Handbooks help communications
An important component of management is keeping employees informed about farm practices, expectations and policies, but these can easily get overlooked with the day-to-day operations of the farm.
Studies show worker retention and productivity is highest at businesses that communicate worker rights and responsibilities through policy handbooks written in a format that is easy to understand, according to the Washington Farm Labor Association.
"At the most basic level, a handbook serves as motivation for employees," says Adam Belzberg, an employment lawyer at Graham & Dunn PC. "It also shows that you are an organized business and have your act together."
A handbook not only helps set the stage for your business, but it helps to communicate with workers about your expectations and conditions of employment, explains Melissa O’Rourke, Iowa State University Extension farm and agribusiness management specialist.
"Handbooks can be short and simple or highly detailed, depending on your needs," she says.
Whether you employ four people or 50, a handbook with the right elements can help prevent and defend harassment, discrimination and wrongful termination claims.
Lower Liability. Belzberg says one of the most important items to include in the handbook is a harassment policy and complaint procedure, which removes some liability. "This alone is worth the time and effort to create a handbook," he says.
Other topics to consider including are farm background, rules and standards, wages and benefits, and employee relationships.
O’Rourke cautions farmers not to use the handbook as a replacement for good communication practices. "Nothing can take the place of good interpersonal communications in the workplace," she says. "This is one component of good on-farm communications and should complement regular farm meetings, training and face-to-face feedback, both positive and constructive."
Items to Include:
Farm Background: In this section, you can share information about your farm’s history, the mission and vision, as well as your core values, says Melissa O’Rourke, Iowa State University Extension farm and agribusiness management specialist.

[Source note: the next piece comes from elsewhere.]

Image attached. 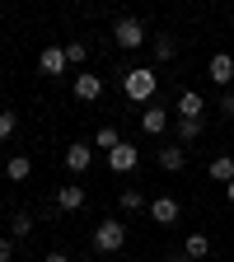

What principles lie at the heart of the operation? What type of practices does the farm employ? Are there characteristics that set you apart from your neighbors or the competition? These are all items that can be woven into this section.
Rules and Standards: Here is where you outline standards of conduct, work rules and other information that lets employees know what is expected of them, O’Rourke says, noting that new employees have questions as basic as what to wear, where to park and where to eat lunch. Also include the farm’s safety policy and livestock handling policy.
Wages and Benefits: Employees need to know when and how often they will be paid. "Many employees are interested in knowing what types of opportunities they have to earn a raise or a bonus," O’Rourke says. "This is worthwhile to include, as well as the parameters behind your disciplinary system, if you have one in place." It’s also good to share your evaluation process. Explain the benefits that you provide, such as health insurance, dental insurance and 401k plan. Even benefits such as the opportunity to obtain farm-raised meat could be mentioned in this section, she says.